▶ _PROMPT_
Copy the following lines without any change.

▶ _RECORDS_

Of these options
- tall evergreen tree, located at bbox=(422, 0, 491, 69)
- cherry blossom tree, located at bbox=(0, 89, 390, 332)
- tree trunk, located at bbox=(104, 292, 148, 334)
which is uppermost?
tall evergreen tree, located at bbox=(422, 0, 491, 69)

▶ _RESULT_
Of these options
- tall evergreen tree, located at bbox=(422, 0, 491, 69)
- cherry blossom tree, located at bbox=(0, 89, 390, 332)
- tree trunk, located at bbox=(104, 292, 148, 334)
which is uppermost?
tall evergreen tree, located at bbox=(422, 0, 491, 69)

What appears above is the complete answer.